Bahamas flag

The Bahamas’ score on the 2020 Transparency International Corruption Perceptions Index (CPI) dropped one notch, which reveals the country’s score has declined on the index since 2018.

The Bahamas’ score moved from 66 to 65 in 2018, to 64 in 2019, to 63 on the 2020 index.

This country’s CPI score remains one of the best in the Caribbean, second only to Barbados, which has a score of 64 and a rank of 29.

Executive Director of the Organization for Responsible Governance (ORG) Matt Aubry old Guardian Business yesterday that the tool to improve The Bahamas’ CPI score has been tabled in Parliament since 2017, but not passed.

He said the Integrity Commission Bill, which is going on four years with no movement toward legislation; and the Ombudsman Bill, could both improve the country’s standing on the index.

“The longer we let that persist, the more modern measurements reflect that you need to have these things in place,” said Aubry.

“The means of our ability to move forward is in our hands. The bill was tabled by Parliament in 2017. If The Bahamas wants to be able to move forward it’s critical.”

He added that corruption tends to spike after major disasters and he and Transparency International – an international non-governmental organization that seeks to combat global corruption – both maintain that as the COVID-19 vaccine rollout begins that governments put things in place to minimize any possible perception of corruption in the vaccination process.

“Corruption is one of the key barriers to achieving the United Nations’ Sustainable Development Goals (SDGs) and the COVID-19 pandemic is making those goals even more difficult to attain,” Transparency International states.

“The long-term effects of corruption on healthcare systems remind us that corruption often intensifies the effects of a crisis. Corruption is prevalent across the COVID-19 response, from bribery for COVID-19 tests, treatment and other health services, to public procurement of medical supplies and overall emergency preparedness.”

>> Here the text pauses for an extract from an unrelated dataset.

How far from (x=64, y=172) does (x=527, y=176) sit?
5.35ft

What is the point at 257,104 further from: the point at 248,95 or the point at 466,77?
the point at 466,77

Aubry added, “Our conditions that we’re now moving towards are rife for people to take advantage of and vaccines are going to be another level of equity, just like COVID-19 results. You hear the random story of people selling negative COVID-19 results. You’ve now entered in a new level of equity and that’s something that we need to work against.

“Having ourselves prepared proactively in advance is going to be a better scenario than having to start to see these incidences of things that may or may not happen. But if they do, they are very hard to unbundle, both in the practicality and in the perception.

“There’s a direct impact financially, there’s a social impact in terms of trusting government and the rollout of something like a vaccine is entirely dependent upon people’s trust and ability to feel like the system will meet their needs versus if they have to subvert it.”

On the index, The Bahamas ranks 30th out of 180 countries. The United States sits at number 25.

The Bahamas had a high score of 71 in 2012 and remained at that level before declining to 66 in 2016. The country has declined on the index ever since.

Transparency International’s score system puts the worst offenders at zero and the countries with the least corruption toward 100.

No country broke through 90 in 2020.

According to Transparency International, this latest CPI “paints a grim picture of the state of corruption worldwide”.

“While most countries have made little to no progress in tackling corruption in nearly a decade, more than two-thirds of countries score below 50,” the organization stated.

“Our analysis shows corruption not only undermines the global health response to COVID-19, but contributes to a continuing crisis of democracy.”